→ **Directions**
Update all of the data below, replacing every "damaged or defective things" with "faulty items" and leaving everything else unchanged.

→ **Provided information**
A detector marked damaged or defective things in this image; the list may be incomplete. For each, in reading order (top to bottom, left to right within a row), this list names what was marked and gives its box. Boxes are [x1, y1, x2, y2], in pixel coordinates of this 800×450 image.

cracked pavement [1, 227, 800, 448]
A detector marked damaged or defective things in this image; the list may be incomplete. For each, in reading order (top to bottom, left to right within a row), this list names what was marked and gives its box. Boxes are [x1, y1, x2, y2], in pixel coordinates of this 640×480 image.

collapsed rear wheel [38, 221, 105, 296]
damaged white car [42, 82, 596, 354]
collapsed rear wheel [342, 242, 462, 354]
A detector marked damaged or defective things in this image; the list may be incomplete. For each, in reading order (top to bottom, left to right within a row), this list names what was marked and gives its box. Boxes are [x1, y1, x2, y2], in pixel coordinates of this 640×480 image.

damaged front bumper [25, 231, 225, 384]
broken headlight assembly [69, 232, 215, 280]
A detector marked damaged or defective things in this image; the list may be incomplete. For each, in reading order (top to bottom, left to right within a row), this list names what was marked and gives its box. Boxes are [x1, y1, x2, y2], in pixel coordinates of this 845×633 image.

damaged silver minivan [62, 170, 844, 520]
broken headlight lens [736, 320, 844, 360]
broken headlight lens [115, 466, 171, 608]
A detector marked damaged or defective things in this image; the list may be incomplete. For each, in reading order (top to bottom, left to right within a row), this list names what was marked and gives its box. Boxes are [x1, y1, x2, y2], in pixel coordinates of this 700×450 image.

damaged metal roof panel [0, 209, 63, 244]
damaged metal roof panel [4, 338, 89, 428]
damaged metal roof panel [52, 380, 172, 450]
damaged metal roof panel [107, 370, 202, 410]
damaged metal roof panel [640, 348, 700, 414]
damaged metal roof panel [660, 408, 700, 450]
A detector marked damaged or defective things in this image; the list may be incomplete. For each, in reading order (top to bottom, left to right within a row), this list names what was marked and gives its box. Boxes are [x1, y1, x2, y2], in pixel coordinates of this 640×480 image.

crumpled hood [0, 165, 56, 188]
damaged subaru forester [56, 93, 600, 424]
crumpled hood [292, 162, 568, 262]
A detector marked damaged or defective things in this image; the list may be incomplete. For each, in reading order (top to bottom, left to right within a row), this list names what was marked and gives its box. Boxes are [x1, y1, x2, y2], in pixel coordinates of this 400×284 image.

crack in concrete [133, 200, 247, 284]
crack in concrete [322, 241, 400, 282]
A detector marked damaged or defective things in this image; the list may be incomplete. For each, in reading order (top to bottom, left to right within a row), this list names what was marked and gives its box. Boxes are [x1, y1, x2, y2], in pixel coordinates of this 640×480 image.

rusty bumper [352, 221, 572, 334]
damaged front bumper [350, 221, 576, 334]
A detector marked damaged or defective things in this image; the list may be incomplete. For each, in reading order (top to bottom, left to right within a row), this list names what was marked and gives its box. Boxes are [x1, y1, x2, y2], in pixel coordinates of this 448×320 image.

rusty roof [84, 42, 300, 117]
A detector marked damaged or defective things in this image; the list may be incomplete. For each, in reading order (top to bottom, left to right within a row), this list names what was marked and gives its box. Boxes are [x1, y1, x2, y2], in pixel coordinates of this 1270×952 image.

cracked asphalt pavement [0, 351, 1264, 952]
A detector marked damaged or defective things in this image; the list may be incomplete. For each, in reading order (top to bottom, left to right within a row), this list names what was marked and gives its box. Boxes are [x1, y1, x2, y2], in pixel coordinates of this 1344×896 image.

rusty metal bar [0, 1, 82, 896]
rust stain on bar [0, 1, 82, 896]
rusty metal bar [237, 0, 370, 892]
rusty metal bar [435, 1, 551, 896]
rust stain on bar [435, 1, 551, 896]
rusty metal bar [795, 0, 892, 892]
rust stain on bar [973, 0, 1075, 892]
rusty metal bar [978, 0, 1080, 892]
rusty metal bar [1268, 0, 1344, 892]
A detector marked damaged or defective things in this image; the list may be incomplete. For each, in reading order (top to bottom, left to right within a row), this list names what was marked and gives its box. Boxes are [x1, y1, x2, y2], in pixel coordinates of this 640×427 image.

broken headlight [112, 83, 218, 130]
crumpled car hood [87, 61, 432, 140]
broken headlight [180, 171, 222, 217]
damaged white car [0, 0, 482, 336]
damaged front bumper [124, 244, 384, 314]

→ **Final result**
A detector marked faulty items in this image; the list may be incomplete. For each, in reading order (top to bottom, left to right within a row), this list names what was marked and gives its box. Boxes are [x1, y1, x2, y2], in pixel coordinates of this 800×450 image.

cracked pavement [1, 227, 800, 448]
A detector marked faulty items in this image; the list may be incomplete. For each, in reading order (top to bottom, left to right within a row), this list names what was marked and gives its box. Boxes are [x1, y1, x2, y2], in pixel coordinates of this 640×480 image.

collapsed rear wheel [38, 221, 105, 296]
damaged white car [42, 82, 596, 354]
collapsed rear wheel [342, 242, 462, 354]
A detector marked faulty items in this image; the list may be incomplete. For each, in reading order (top to bottom, left to right within a row), this list names what was marked and gives its box. Boxes are [x1, y1, x2, y2], in pixel coordinates of this 640×480 image.

damaged front bumper [25, 231, 225, 384]
broken headlight assembly [69, 232, 215, 280]
A detector marked faulty items in this image; the list may be incomplete. For each, in reading order (top to bottom, left to right within a row), this list names what was marked and gives its box. Boxes are [x1, y1, x2, y2], in pixel coordinates of this 845×633 image.

damaged silver minivan [62, 170, 844, 520]
broken headlight lens [736, 320, 844, 360]
broken headlight lens [115, 466, 171, 608]
A detector marked faulty items in this image; the list may be incomplete. For each, in reading order (top to bottom, left to right within a row), this list names what was marked and gives its box. Boxes are [x1, y1, x2, y2], in pixel coordinates of this 700×450 image.

damaged metal roof panel [0, 209, 63, 244]
damaged metal roof panel [4, 338, 89, 428]
damaged metal roof panel [52, 380, 172, 450]
damaged metal roof panel [107, 370, 202, 410]
damaged metal roof panel [640, 348, 700, 414]
damaged metal roof panel [660, 408, 700, 450]
A detector marked faulty items in this image; the list may be incomplete. For each, in reading order (top to bottom, left to right within a row), this list names what was marked and gives its box. Boxes are [x1, y1, x2, y2], in pixel coordinates of this 640×480 image.

crumpled hood [0, 165, 56, 188]
damaged subaru forester [56, 93, 600, 424]
crumpled hood [292, 162, 568, 262]
A detector marked faulty items in this image; the list may be incomplete. For each, in reading order (top to bottom, left to right within a row), this list names what was marked and gives its box. Boxes are [x1, y1, x2, y2], in pixel coordinates of this 400×284 image.

crack in concrete [133, 200, 247, 284]
crack in concrete [322, 241, 400, 282]
A detector marked faulty items in this image; the list may be incomplete. For each, in reading order (top to bottom, left to right within a row), this list names what was marked and gives its box. Boxes are [x1, y1, x2, y2], in pixel coordinates of this 640×480 image.

rusty bumper [352, 221, 572, 334]
damaged front bumper [350, 221, 576, 334]
A detector marked faulty items in this image; the list may be incomplete. For each, in reading order (top to bottom, left to right within a row), this list names what was marked and gives its box. Boxes are [x1, y1, x2, y2], in pixel coordinates of this 448×320 image.

rusty roof [84, 42, 300, 117]
A detector marked faulty items in this image; the list may be incomplete. For each, in reading order (top to bottom, left to right within a row), this list names what was marked and gives its box. Boxes are [x1, y1, x2, y2], in pixel coordinates of this 1270×952 image.

cracked asphalt pavement [0, 351, 1264, 952]
A detector marked faulty items in this image; the list may be incomplete. For each, in reading order (top to bottom, left to right within a row), this list names what was marked and gives its box. Boxes are [x1, y1, x2, y2], in pixel coordinates of this 1344×896 image.

rusty metal bar [0, 1, 82, 896]
rust stain on bar [0, 1, 82, 896]
rusty metal bar [237, 0, 370, 892]
rusty metal bar [435, 1, 551, 896]
rust stain on bar [435, 1, 551, 896]
rusty metal bar [795, 0, 892, 892]
rust stain on bar [973, 0, 1075, 892]
rusty metal bar [978, 0, 1080, 892]
rusty metal bar [1268, 0, 1344, 892]
A detector marked faulty items in this image; the list may be incomplete. For each, in reading order (top to bottom, left to right within a row), this list names what was marked and gives its box. Boxes are [x1, y1, x2, y2], in pixel coordinates of this 640×427 image.

broken headlight [112, 83, 218, 130]
crumpled car hood [87, 61, 432, 140]
broken headlight [180, 171, 222, 217]
damaged white car [0, 0, 482, 336]
damaged front bumper [124, 244, 384, 314]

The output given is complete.